Start of DATA

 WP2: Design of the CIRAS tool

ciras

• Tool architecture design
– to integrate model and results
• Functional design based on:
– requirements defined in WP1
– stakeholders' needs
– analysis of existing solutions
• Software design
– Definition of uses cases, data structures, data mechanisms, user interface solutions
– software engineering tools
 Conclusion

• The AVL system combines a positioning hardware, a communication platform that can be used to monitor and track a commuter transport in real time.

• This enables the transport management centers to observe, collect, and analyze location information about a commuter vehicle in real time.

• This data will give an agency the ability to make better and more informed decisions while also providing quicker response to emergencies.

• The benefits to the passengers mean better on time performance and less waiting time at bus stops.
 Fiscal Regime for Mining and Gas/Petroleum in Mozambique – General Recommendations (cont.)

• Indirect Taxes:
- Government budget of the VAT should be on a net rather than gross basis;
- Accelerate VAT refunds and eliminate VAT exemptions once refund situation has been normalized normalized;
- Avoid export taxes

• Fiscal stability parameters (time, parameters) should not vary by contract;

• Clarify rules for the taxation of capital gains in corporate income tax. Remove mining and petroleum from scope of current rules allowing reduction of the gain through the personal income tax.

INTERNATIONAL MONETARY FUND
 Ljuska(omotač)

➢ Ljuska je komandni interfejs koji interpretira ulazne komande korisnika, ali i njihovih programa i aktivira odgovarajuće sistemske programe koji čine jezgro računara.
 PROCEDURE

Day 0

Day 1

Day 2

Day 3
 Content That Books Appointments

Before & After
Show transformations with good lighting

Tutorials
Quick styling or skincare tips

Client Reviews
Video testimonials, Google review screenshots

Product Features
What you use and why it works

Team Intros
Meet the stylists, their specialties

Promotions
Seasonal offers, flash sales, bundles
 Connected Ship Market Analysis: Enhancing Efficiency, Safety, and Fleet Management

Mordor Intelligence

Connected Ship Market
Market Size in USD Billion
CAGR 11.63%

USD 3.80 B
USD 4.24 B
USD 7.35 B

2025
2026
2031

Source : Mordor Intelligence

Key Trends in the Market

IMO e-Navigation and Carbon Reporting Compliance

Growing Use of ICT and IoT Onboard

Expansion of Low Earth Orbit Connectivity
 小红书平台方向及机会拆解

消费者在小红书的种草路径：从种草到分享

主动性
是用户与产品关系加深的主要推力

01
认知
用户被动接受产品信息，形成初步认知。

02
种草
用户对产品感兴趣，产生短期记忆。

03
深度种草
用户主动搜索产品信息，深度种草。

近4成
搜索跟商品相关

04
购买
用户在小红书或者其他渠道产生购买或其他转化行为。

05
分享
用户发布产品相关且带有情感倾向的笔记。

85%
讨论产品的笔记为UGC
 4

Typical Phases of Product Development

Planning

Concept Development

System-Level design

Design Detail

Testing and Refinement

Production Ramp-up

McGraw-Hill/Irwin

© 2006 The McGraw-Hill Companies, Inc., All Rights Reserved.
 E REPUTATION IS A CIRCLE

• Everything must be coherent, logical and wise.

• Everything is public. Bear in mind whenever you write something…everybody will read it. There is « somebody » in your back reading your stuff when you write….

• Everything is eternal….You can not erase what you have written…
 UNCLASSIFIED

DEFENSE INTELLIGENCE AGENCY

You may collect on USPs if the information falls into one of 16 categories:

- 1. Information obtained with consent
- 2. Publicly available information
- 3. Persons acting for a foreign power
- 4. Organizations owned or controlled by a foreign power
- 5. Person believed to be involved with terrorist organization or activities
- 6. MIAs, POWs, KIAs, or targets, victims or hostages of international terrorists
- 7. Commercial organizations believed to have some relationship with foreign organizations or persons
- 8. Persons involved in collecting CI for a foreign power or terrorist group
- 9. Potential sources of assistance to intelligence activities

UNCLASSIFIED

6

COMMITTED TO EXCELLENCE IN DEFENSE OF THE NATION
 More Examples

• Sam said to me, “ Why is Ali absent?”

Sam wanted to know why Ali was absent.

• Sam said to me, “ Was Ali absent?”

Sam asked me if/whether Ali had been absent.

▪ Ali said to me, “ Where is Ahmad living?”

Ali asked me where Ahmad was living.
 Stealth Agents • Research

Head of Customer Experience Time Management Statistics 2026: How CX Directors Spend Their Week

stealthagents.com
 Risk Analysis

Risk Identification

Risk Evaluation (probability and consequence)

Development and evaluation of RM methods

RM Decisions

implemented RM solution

End of DATA

WORK TO BE COMPLETED
Within the records above, count the lines that contain "Development" and give the number with nothing added.

TASK SOLUTION
3